====== AVAILABLE RECORDS

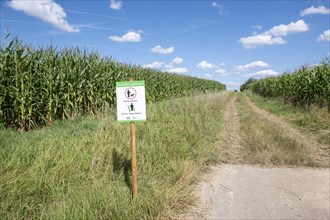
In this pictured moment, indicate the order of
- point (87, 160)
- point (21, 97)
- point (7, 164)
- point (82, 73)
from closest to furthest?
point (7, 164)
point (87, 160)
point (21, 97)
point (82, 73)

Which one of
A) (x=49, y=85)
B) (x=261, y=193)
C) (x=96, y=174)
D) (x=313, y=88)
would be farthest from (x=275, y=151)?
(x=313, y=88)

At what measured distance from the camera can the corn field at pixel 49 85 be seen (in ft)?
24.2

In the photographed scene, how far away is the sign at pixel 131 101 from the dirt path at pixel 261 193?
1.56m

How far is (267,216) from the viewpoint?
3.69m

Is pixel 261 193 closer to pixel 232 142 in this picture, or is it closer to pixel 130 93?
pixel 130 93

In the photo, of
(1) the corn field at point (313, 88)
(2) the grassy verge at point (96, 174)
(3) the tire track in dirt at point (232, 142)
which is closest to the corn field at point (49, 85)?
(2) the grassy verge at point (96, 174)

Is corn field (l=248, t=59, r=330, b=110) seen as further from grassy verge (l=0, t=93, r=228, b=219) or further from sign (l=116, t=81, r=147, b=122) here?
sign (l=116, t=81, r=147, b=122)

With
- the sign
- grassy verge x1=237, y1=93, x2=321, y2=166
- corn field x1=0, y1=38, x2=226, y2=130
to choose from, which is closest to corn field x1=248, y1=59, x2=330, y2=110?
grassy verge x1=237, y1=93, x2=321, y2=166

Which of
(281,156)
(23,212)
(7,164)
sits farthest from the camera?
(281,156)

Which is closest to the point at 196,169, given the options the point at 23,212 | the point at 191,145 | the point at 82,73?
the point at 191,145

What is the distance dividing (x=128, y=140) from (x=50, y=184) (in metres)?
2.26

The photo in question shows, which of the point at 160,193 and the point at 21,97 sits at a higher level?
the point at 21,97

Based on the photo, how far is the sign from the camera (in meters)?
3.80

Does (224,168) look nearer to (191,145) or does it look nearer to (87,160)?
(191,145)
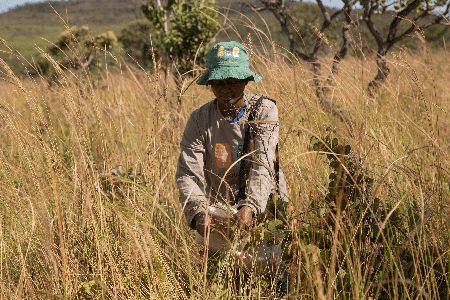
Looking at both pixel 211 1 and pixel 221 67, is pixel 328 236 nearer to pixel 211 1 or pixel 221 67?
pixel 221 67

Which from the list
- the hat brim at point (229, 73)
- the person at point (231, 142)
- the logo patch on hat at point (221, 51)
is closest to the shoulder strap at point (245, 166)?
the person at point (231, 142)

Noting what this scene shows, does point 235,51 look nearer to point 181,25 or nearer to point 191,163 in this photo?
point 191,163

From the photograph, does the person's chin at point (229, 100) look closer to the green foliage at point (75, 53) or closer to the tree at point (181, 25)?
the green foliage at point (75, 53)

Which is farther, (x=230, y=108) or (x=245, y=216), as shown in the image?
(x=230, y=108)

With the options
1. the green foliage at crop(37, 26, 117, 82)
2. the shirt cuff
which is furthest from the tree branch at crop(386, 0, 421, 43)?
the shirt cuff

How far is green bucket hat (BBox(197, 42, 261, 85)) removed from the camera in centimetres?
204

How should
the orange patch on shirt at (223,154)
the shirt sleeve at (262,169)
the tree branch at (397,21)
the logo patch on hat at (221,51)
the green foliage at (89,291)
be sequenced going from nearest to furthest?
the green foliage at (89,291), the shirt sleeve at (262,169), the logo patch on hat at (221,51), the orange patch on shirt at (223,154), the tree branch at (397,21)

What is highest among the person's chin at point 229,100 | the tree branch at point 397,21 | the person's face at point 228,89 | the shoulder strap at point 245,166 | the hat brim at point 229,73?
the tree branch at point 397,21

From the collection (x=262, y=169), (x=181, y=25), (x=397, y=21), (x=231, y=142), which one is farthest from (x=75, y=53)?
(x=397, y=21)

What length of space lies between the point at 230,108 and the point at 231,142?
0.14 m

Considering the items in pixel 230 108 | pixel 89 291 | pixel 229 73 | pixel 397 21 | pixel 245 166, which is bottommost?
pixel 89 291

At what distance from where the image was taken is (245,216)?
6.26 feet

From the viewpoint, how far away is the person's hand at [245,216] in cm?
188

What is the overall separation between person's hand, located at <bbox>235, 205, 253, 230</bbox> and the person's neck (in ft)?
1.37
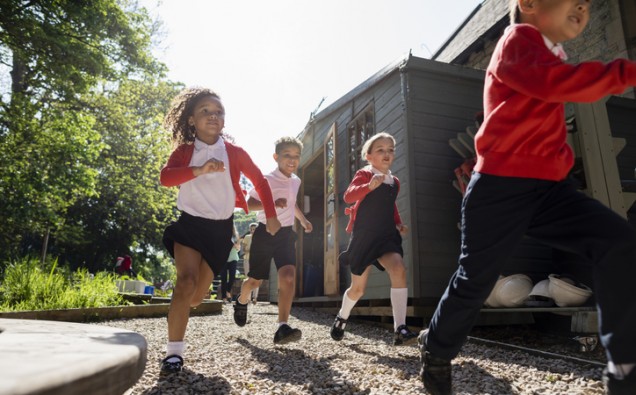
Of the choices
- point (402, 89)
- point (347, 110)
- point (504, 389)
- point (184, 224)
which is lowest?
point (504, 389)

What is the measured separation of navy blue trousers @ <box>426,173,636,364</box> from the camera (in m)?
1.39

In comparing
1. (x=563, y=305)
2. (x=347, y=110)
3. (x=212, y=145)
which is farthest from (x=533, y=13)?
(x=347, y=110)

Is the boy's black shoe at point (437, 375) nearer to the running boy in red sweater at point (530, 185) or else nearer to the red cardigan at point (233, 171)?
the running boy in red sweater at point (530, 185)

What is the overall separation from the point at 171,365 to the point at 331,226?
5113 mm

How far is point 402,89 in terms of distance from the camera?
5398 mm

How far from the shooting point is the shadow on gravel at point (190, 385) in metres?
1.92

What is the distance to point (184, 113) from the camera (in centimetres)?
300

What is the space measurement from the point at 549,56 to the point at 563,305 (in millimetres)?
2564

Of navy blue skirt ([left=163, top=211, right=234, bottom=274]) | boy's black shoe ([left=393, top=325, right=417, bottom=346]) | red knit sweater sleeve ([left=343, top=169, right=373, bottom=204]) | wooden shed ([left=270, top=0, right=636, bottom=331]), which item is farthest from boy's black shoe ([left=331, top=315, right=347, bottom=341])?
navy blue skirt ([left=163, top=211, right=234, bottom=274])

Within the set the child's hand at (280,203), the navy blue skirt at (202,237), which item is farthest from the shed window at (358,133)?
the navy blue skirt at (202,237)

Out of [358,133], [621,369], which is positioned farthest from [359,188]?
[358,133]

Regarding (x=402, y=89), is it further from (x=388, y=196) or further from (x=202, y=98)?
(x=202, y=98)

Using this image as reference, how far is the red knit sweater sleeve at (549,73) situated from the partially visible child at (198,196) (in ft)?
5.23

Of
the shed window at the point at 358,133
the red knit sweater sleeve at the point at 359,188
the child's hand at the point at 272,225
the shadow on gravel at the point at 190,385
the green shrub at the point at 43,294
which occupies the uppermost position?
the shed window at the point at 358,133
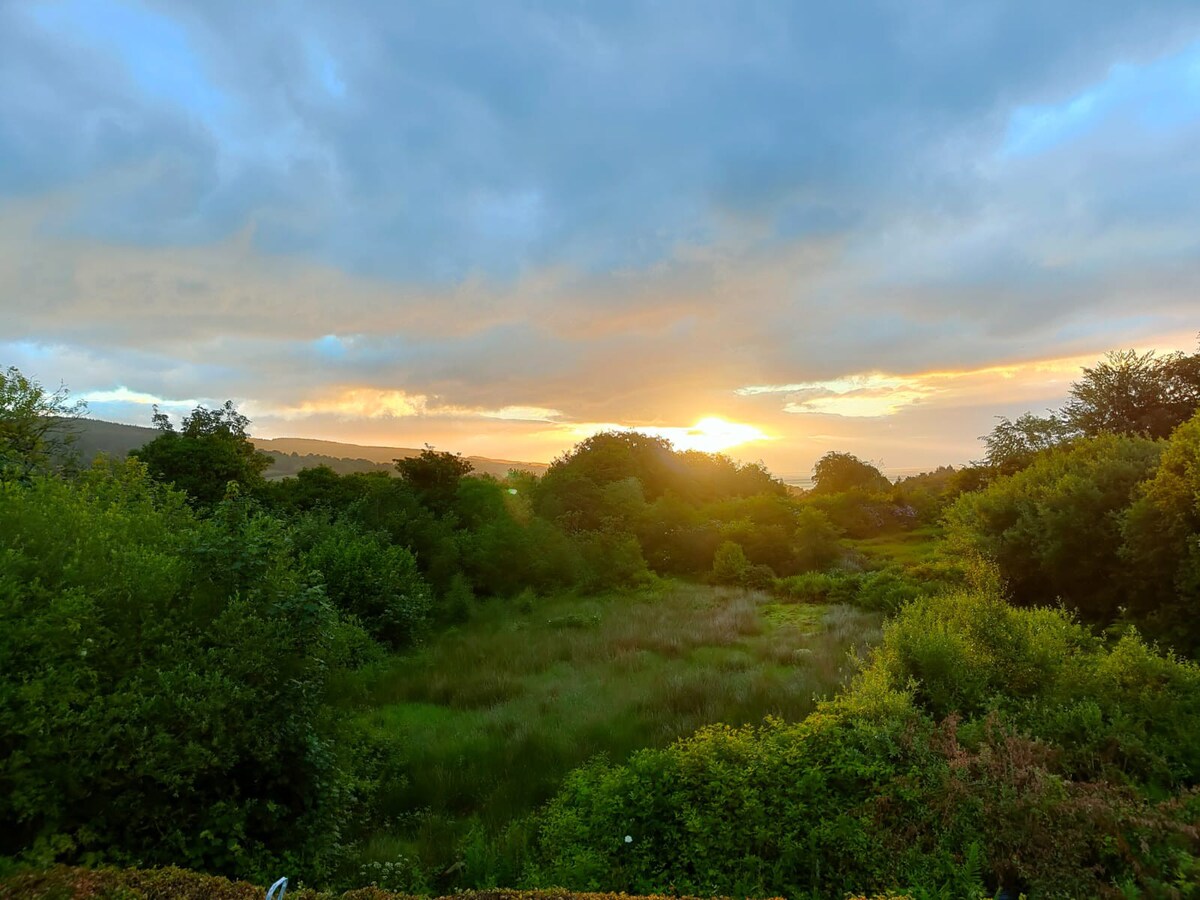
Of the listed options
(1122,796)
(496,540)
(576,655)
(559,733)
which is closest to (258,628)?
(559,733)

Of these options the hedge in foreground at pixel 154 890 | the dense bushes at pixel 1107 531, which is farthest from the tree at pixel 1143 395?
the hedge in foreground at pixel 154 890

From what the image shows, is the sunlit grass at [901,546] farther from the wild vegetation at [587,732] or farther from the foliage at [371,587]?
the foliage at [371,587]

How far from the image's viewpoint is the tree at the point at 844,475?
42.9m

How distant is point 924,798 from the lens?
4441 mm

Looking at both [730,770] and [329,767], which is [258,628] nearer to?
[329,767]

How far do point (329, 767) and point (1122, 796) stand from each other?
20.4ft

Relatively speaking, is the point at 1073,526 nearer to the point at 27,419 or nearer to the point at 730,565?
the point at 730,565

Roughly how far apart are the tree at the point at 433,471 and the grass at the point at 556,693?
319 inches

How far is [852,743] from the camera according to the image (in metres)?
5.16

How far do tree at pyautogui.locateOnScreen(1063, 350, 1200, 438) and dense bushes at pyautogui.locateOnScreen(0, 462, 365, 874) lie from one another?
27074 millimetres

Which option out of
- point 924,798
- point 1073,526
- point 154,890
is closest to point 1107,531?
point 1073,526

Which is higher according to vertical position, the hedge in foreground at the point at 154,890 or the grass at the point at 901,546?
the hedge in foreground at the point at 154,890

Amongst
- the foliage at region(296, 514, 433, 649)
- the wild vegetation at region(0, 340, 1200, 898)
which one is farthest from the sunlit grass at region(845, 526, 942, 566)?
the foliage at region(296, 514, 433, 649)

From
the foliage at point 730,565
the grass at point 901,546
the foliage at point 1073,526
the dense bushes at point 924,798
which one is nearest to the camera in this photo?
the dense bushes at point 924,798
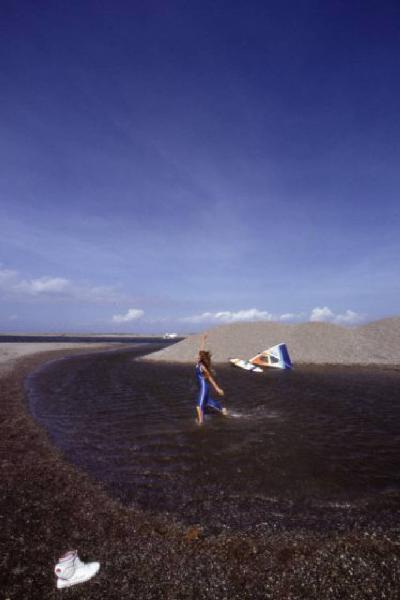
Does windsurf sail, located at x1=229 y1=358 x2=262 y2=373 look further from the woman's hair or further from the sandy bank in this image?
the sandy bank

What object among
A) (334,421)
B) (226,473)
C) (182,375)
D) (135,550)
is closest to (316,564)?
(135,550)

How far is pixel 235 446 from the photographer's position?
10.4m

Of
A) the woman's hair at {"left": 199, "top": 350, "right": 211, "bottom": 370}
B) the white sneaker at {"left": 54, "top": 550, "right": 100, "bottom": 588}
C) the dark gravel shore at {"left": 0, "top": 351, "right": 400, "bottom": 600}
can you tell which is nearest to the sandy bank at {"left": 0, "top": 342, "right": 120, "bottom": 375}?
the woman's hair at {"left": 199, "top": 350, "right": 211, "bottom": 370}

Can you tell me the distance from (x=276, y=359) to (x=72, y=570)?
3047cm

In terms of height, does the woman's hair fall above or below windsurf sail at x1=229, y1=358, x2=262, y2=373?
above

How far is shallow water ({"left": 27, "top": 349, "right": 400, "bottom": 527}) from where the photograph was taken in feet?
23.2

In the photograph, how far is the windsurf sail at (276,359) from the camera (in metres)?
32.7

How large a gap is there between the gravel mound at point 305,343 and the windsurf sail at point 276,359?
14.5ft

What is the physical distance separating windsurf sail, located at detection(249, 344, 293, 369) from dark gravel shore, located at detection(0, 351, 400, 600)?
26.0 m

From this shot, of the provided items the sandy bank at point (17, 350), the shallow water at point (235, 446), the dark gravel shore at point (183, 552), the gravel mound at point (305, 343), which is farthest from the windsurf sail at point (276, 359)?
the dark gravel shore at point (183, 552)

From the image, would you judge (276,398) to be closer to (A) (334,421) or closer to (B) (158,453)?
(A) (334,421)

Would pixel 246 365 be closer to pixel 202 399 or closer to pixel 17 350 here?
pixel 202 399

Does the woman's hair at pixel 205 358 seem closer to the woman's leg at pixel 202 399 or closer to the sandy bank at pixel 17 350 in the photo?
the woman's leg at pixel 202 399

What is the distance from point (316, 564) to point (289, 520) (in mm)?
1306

============

▶ [PROBLEM] Render the stretch from the line containing "Does the woman's hair at" through the end of the rows as a Markdown table with the columns Row and Text, numbering each line and omitting blank lines.

▶ [RESPONSE]
| Row | Text |
|---|---|
| 1 | Does the woman's hair at pixel 205 358 seem closer to the woman's leg at pixel 202 399 or closer to the sandy bank at pixel 17 350 in the photo? |
| 2 | the woman's leg at pixel 202 399 |
| 3 | What is the distance from point (316, 564) to point (289, 520) (in mm)? |
| 4 | 1306 |